Donor-derived, cell-free DNA levels by next-generation targeted sequencing are elevated in allograft rejection after lung transplantation

Abstract

Surveillance after lung transplantation is critical to the detection of acute cellular rejection (ACR) and prevention of chronic lung allograft dysfunction (CLAD). Therefore, we measured donor-derived cell-free DNA (dd-cfDNA) implementing a clinical-grade, next-generation targeted sequencing assay in 107 plasma samples from 38 unique lung transplantation recipients with diagnostic cohorts classified as: (1) biopsy-confirmed or treated ACR, (2) antibody-mediated rejection (AMR), (3) obstructive CLAD, (4) allograft infection (INFXN) and (5) Stable healthy allografts (STABLE).

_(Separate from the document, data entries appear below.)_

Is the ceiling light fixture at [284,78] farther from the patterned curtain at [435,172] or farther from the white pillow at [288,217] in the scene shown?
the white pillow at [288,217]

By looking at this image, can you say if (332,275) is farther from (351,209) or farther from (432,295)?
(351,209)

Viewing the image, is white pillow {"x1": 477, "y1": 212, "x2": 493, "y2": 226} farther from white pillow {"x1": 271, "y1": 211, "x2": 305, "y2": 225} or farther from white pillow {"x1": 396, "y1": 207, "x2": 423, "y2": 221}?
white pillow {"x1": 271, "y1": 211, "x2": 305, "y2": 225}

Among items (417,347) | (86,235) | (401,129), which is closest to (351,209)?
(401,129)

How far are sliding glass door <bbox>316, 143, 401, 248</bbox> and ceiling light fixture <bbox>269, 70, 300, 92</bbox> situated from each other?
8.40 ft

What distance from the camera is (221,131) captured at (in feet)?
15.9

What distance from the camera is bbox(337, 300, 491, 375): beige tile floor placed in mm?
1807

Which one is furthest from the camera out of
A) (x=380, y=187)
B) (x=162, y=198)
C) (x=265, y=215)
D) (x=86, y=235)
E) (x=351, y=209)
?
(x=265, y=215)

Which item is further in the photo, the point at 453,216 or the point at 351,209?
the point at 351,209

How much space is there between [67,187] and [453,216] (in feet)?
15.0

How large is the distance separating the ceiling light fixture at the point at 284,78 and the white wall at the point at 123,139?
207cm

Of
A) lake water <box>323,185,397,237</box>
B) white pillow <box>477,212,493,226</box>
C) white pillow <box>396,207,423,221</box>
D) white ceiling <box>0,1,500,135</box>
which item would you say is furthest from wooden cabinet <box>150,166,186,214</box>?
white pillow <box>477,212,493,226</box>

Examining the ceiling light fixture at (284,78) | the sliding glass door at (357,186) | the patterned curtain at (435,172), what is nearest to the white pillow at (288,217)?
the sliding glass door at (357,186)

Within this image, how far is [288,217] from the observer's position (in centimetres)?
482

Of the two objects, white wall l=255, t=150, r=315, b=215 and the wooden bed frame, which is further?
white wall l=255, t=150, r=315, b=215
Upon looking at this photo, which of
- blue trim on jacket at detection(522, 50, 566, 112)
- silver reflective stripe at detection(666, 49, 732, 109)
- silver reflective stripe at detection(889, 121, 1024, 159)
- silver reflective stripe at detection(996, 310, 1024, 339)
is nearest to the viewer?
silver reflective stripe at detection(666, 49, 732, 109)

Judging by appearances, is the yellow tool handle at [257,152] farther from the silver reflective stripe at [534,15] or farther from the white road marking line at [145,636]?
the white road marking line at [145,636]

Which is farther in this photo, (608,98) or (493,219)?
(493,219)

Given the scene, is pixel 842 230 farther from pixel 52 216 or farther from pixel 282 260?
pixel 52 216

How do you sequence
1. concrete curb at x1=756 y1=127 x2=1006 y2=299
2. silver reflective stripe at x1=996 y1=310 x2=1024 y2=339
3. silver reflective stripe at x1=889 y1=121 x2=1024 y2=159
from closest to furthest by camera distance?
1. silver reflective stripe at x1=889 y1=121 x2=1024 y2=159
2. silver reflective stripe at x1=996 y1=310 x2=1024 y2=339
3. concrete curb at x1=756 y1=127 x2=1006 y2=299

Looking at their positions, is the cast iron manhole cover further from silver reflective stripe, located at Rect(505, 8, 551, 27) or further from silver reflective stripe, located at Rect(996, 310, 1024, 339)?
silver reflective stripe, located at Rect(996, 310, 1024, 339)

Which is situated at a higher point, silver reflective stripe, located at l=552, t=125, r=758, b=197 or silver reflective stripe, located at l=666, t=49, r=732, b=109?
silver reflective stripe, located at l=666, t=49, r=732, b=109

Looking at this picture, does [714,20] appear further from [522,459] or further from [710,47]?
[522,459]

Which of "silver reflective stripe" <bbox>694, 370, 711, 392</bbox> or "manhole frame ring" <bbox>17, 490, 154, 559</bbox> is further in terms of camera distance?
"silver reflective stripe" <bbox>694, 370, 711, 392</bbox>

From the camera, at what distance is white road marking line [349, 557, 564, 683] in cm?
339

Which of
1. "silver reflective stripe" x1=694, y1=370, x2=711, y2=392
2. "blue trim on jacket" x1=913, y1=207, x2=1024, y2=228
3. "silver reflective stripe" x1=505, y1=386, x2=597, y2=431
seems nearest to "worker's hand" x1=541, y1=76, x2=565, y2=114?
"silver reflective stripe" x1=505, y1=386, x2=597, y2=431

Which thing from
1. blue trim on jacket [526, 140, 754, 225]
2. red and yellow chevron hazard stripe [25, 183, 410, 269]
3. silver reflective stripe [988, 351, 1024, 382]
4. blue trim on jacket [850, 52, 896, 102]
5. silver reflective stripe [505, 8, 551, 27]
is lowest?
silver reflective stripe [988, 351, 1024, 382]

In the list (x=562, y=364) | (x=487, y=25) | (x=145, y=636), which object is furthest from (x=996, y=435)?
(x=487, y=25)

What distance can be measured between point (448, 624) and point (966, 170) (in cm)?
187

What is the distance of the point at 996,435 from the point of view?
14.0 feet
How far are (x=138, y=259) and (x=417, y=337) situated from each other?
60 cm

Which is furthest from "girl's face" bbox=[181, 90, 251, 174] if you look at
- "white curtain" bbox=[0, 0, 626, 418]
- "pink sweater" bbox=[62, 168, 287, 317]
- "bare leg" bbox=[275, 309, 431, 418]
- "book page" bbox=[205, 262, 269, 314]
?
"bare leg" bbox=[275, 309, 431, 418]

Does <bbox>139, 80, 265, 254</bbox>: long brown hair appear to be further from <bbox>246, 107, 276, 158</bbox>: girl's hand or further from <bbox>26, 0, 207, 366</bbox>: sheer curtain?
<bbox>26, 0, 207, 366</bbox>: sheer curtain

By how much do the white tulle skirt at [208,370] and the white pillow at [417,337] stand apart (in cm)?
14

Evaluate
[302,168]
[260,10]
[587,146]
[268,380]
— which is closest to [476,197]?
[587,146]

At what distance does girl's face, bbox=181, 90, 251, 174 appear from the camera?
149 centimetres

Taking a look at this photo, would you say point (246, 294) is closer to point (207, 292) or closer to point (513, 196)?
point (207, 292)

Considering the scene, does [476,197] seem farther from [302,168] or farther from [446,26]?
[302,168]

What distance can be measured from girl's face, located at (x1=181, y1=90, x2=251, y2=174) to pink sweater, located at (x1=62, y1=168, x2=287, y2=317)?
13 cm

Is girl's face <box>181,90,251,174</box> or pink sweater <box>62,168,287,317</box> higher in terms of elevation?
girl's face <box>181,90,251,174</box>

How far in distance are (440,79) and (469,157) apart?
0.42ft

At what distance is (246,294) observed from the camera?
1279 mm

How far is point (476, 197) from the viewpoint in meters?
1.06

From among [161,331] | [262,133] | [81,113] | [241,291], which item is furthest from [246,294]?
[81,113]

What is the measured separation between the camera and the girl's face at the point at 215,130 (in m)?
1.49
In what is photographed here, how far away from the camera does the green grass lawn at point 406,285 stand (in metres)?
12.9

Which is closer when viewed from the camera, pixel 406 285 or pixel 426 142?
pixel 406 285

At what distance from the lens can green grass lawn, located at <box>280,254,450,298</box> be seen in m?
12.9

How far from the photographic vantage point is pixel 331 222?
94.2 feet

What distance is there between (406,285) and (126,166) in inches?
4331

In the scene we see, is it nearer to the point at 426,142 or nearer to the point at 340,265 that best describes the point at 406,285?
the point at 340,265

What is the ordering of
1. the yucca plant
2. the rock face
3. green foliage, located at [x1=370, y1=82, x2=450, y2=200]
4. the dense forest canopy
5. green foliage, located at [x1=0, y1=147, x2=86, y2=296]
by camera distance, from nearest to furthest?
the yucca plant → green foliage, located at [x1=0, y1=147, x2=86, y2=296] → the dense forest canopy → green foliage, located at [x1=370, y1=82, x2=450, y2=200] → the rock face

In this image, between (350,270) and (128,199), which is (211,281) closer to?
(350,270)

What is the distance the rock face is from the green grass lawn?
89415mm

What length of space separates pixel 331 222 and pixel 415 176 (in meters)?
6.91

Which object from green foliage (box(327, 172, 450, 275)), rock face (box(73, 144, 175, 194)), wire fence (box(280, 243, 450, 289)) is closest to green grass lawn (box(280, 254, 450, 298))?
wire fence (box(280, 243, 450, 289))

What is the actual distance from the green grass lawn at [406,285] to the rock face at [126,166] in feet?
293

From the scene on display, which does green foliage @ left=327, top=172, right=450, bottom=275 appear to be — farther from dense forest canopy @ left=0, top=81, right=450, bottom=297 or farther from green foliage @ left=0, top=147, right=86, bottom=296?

Our principal findings are as follows: (1) dd-cfDNA level was elevated in ACR (median 0.91%; interquartile range (IQR): 0.39-2.07%), CLAD (2.06%; IQR: 0.57-3.67%) and an aggregated cohort of rejection encompassing allograft injury (1.06%; IQR: 0.38-2.51%), compared with the STABLE cohort (0.38%; IQR: 0.23-0.87%) (p=0.02); (2) dd-cfDNA level with AMR was elevated (1.34%; IQR: 0.34-2.40%) compared to STABLE, although it did not reach statistical significance (p=0.07) due to limitations in sample size; (3) there was no difference in dd-cfDNA for allograft INFXN (0.39%; IQR: 0.18-0.67%) versus STABLE, which may relate to differences in "tissue injury" with the spectrum of bronchial colonisation versus invasive infection; (4) there was no difference for dd-cfDNA in unilateral versus bilateral lung transplantation; (5) "optimal threshold" for dd-cfDNA for aggregated rejection events representing allograft injury was determined as 0.85%, with sensitivity=55.6%, specificity=75.8%, positive predictive value (PPV)=43.3% and negative predictive value (NPV)=83.6%. Measurement of plasma dd-cfDNA may be a clinically useful tool for the assessment of lung allograft health and surveillance for "tissue injury" with a spectrum of rejection.

FIGURE 1

Biorepository plasma samples for donor-derived cell-free DNA (dd-cfDNA) analysis and associated diagnostic cohorts in lung transplant recipients. GTD: genome transplant dynamics; ACR: acute cellular rejection; CLAD: chronic lung allograft dysfunction; INFXN: allograft infection in absence of concurrent rejection.

FIGURE 2

Box plots representing median and 25–75th quartiles (interquartile range) for donor-derived cell-free DNA (dd-cfDNA) levels (log₁₀ y-axis) associated with (x-axis) stable healthy, acute cellular rejection (ACR), antibody-mediated rejection (AMR), chronic lung allograft dysfunction-obstructive phenotype (CLAD) and infection in absence of concurrent rejection (INFXN). Wilcoxon rank sum tests for cohorts with ACR (p=0.02), AMR (p=0.07), bronchiolitis obliterans syndrome (BOS) (p=0.02) and INFXN (p=0.56) compared with the stable cohort.

FIGURE 3

Individual donor-derived cell-free DNA (dd-cfDNA) levels (y-axis) for unique lung transplant patients associated with the cohorts (x-axis) of healthy stable, acute cellular rejection (ACR), antibody-mediated rejection (AMR), allograft infection in the absence of associated rejection (INFXN) and obstructive chronic lung allograft dysfunction (CLAD). Horizontal line depicts cohort median value.

FIGURE 4

The different donor-derived cell-free DNA (dd-cfDNA) levels (y-axis) across distinct clinical events (x-axis) for 19 unique patients with multiple associated plasma samples. Clinical events included: healthy stable, acute cellular rejection (ACR), antibody-mediated rejection (AMR), chronic lung allograft dysfunction (CLAD), allograft infection in absence of concurrent rejection (INFXN) and follow-up (F/U) testing 1–2 months after treatment. Individual patient dd-cfDNA levels demonstrated a trend for higher levels in association with AMR and CLAD clinical events.